▶ Your objective:
Reproduce word for word the part of the listing below that starts with the line containing "Panier A Linge En" and ends with the line containing "Prompt: a beautiful", keeping both of those lines. Leave the pictures out of your answer.

▶ Supplied data:
○ ○ ○

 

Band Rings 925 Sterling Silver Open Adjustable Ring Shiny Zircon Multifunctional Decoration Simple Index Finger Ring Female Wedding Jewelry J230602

○ ○ ○

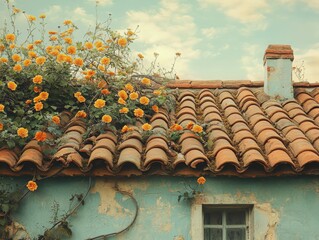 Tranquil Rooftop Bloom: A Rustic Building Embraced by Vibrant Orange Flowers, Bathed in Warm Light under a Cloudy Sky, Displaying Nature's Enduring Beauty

○ ○ ○

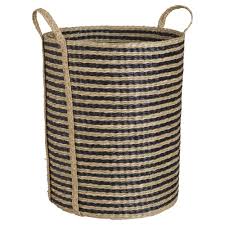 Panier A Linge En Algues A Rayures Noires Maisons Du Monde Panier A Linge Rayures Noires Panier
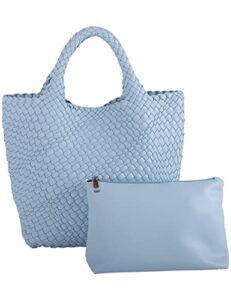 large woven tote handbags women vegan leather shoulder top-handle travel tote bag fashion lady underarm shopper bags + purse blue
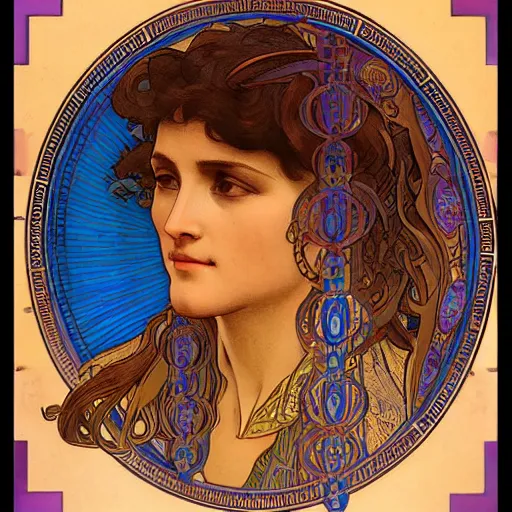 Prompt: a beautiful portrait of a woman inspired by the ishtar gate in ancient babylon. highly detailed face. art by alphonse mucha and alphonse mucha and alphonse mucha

○ ○ ○

▶ Solution for this problem:
 Panier A Linge En Algues A Rayures Noires Maisons Du Monde Panier A Linge Rayures Noires Panier
 large woven tote handbags women vegan leather shoulder top-handle travel tote bag fashion lady underarm shopper bags + purse blue
 Prompt: a beautiful portrait of a woman inspired by the ishtar gate in ancient babylon. highly detailed face. art by alphonse mucha and alphonse mucha and alphonse mucha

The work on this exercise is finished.